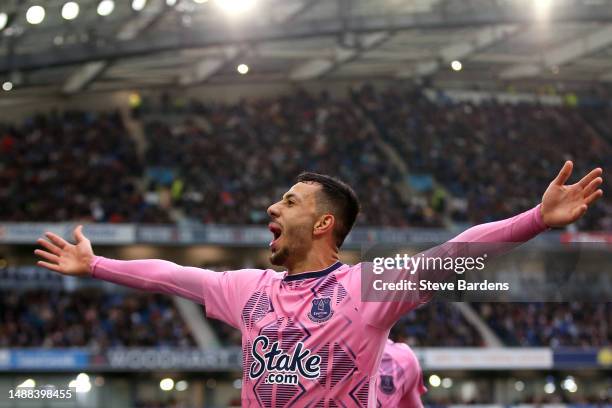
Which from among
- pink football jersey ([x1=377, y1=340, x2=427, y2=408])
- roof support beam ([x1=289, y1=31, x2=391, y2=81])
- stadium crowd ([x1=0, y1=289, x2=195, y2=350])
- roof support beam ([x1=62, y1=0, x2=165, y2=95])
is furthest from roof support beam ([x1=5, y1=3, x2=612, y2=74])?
pink football jersey ([x1=377, y1=340, x2=427, y2=408])

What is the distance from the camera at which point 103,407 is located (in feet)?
90.9

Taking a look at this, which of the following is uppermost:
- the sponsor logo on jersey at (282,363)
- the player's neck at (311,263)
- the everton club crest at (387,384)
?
the everton club crest at (387,384)

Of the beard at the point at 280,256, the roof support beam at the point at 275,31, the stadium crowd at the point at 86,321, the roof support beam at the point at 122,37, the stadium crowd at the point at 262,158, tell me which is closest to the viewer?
the beard at the point at 280,256

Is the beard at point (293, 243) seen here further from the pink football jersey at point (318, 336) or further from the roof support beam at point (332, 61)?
the roof support beam at point (332, 61)

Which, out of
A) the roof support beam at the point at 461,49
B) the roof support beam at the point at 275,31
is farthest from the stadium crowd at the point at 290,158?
the roof support beam at the point at 275,31

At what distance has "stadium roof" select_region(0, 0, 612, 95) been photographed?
86.8ft

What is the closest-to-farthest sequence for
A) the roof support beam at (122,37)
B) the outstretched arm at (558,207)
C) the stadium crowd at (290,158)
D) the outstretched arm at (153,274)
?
1. the outstretched arm at (558,207)
2. the outstretched arm at (153,274)
3. the roof support beam at (122,37)
4. the stadium crowd at (290,158)

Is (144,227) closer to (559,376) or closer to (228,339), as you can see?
(228,339)

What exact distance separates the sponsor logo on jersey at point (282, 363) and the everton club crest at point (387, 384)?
8.93 feet

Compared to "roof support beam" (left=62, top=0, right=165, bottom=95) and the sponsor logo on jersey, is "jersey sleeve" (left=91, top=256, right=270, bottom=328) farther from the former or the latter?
"roof support beam" (left=62, top=0, right=165, bottom=95)

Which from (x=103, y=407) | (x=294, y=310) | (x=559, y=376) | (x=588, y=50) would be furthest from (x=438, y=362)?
(x=294, y=310)

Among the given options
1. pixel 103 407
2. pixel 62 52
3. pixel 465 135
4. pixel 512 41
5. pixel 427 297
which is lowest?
pixel 427 297

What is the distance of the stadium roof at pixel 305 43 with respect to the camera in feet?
86.8

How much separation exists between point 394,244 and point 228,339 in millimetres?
24672
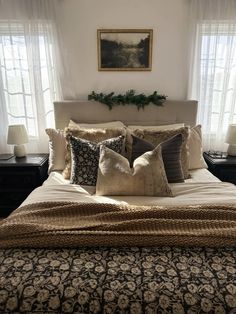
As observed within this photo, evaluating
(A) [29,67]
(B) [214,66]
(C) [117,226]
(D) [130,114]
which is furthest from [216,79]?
(C) [117,226]

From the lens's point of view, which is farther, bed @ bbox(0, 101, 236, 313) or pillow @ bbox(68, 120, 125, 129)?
pillow @ bbox(68, 120, 125, 129)

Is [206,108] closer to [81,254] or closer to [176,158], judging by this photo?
[176,158]

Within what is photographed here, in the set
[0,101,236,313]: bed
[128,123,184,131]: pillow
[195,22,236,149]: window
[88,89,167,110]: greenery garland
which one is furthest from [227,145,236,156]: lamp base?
[0,101,236,313]: bed

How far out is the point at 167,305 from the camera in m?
1.01

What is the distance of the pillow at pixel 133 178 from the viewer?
6.14ft

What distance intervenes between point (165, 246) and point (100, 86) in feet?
7.02

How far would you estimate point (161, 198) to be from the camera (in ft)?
6.03

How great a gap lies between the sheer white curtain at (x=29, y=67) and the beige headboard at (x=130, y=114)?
1.03 ft

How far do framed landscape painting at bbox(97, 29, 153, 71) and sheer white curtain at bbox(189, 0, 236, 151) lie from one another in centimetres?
52

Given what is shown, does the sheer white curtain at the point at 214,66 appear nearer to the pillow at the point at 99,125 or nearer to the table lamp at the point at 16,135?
the pillow at the point at 99,125

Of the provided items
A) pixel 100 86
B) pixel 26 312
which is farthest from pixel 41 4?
pixel 26 312

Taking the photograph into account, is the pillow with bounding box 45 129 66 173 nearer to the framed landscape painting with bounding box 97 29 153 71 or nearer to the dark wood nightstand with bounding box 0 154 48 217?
the dark wood nightstand with bounding box 0 154 48 217

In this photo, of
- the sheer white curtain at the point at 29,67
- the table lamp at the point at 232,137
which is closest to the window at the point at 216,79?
the table lamp at the point at 232,137

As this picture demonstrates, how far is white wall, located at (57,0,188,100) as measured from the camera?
2.71 meters
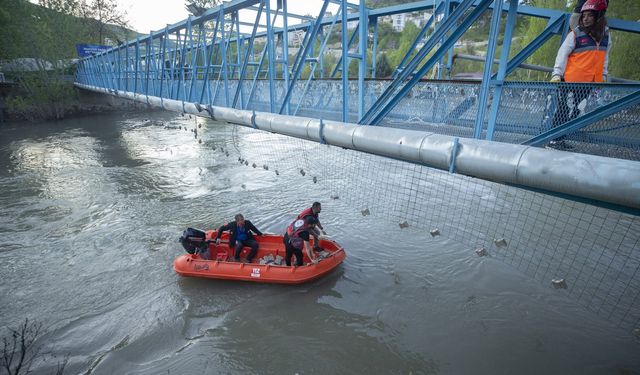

┄┄┄┄┄┄┄┄┄┄

**Problem to solve:** Could you retype every entry above word for word, leaving out the pictures?

**Answer:**
Which from among
- pink football jersey ([x1=377, y1=340, x2=427, y2=408])
- roof support beam ([x1=289, y1=31, x2=391, y2=81])
- stadium crowd ([x1=0, y1=289, x2=195, y2=350])
- roof support beam ([x1=62, y1=0, x2=165, y2=95])
is furthest from roof support beam ([x1=5, y1=3, x2=612, y2=74])?
pink football jersey ([x1=377, y1=340, x2=427, y2=408])

What is the distance from the camera at which point 103,407 is located (in feet)?
90.9

Taking a look at this, which of the following is uppermost:
- the sponsor logo on jersey at (282,363)
- the player's neck at (311,263)
- the everton club crest at (387,384)
?
the everton club crest at (387,384)

Of the beard at the point at 280,256, the roof support beam at the point at 275,31, the stadium crowd at the point at 86,321, the roof support beam at the point at 122,37, the stadium crowd at the point at 262,158, tell me which is closest to the viewer?
the beard at the point at 280,256

Is the beard at point (293, 243) seen here further from the pink football jersey at point (318, 336) or further from the roof support beam at point (332, 61)?
the roof support beam at point (332, 61)

Which, out of
A) the roof support beam at the point at 461,49
B) the roof support beam at the point at 275,31
is farthest from the stadium crowd at the point at 290,158?
the roof support beam at the point at 275,31

At what distance has "stadium roof" select_region(0, 0, 612, 95) been photographed?
86.8ft

What is the closest-to-farthest sequence for
A) the roof support beam at (122,37)
B) the outstretched arm at (558,207)
C) the stadium crowd at (290,158)
D) the outstretched arm at (153,274)
?
1. the outstretched arm at (558,207)
2. the outstretched arm at (153,274)
3. the roof support beam at (122,37)
4. the stadium crowd at (290,158)

Is (144,227) closer to (559,376) or closer to (228,339), as you can see?
(228,339)

What exact distance separates the sponsor logo on jersey at point (282, 363) and the everton club crest at point (387, 384)?
8.93 feet

Compared to "roof support beam" (left=62, top=0, right=165, bottom=95) and the sponsor logo on jersey, is "jersey sleeve" (left=91, top=256, right=270, bottom=328) farther from the former or the latter?
"roof support beam" (left=62, top=0, right=165, bottom=95)

Which from (x=103, y=407) | (x=294, y=310) | (x=559, y=376) | (x=588, y=50) would be furthest from (x=438, y=362)?
(x=294, y=310)

Among the given options
1. pixel 103 407
2. pixel 62 52
3. pixel 465 135
4. pixel 512 41
5. pixel 427 297
which is lowest?
pixel 427 297

What is the distance of the stadium roof at pixel 305 43 with respect to the camera in feet?
86.8

How much separation exists between point 394,244 and point 228,339 in millimetres?
24672
As observed within this photo, evaluating
(A) [29,67]
(B) [214,66]
(C) [117,226]
(D) [130,114]
which is furthest from [216,79]?
(C) [117,226]

From the lens's point of view, which is farther, bed @ bbox(0, 101, 236, 313) or pillow @ bbox(68, 120, 125, 129)?
pillow @ bbox(68, 120, 125, 129)

Is [206,108] closer to [81,254] or closer to [176,158], judging by this photo?
[176,158]

Within what is photographed here, in the set
[0,101,236,313]: bed
[128,123,184,131]: pillow
[195,22,236,149]: window
[88,89,167,110]: greenery garland
which one is furthest from [227,145,236,156]: lamp base?
[0,101,236,313]: bed

How far out is the point at 167,305 from the camera in m?
1.01

What is the distance of the pillow at pixel 133 178 from the viewer?
6.14ft

What distance intervenes between point (165, 246) and point (100, 86) in feet?
7.02

How far would you estimate point (161, 198) to be from the camera (in ft)?
6.03

How great a gap lies between the sheer white curtain at (x=29, y=67) and the beige headboard at (x=130, y=114)?
1.03 ft

How far do framed landscape painting at bbox(97, 29, 153, 71) and sheer white curtain at bbox(189, 0, 236, 151) lie from one another in centimetres?
52

Given what is shown, does the sheer white curtain at the point at 214,66 appear nearer to the pillow at the point at 99,125 or nearer to the table lamp at the point at 16,135?
the pillow at the point at 99,125

Of the provided items
A) pixel 100 86
B) pixel 26 312
which is farthest from pixel 41 4?
pixel 26 312

Taking the photograph into account, is the pillow with bounding box 45 129 66 173 nearer to the framed landscape painting with bounding box 97 29 153 71 or nearer to the dark wood nightstand with bounding box 0 154 48 217?
the dark wood nightstand with bounding box 0 154 48 217

In this photo, of
- the sheer white curtain at the point at 29,67
- the table lamp at the point at 232,137
which is closest to the window at the point at 216,79?
the table lamp at the point at 232,137

As this picture demonstrates, how far is white wall, located at (57,0,188,100) as measured from the camera?
2.71 meters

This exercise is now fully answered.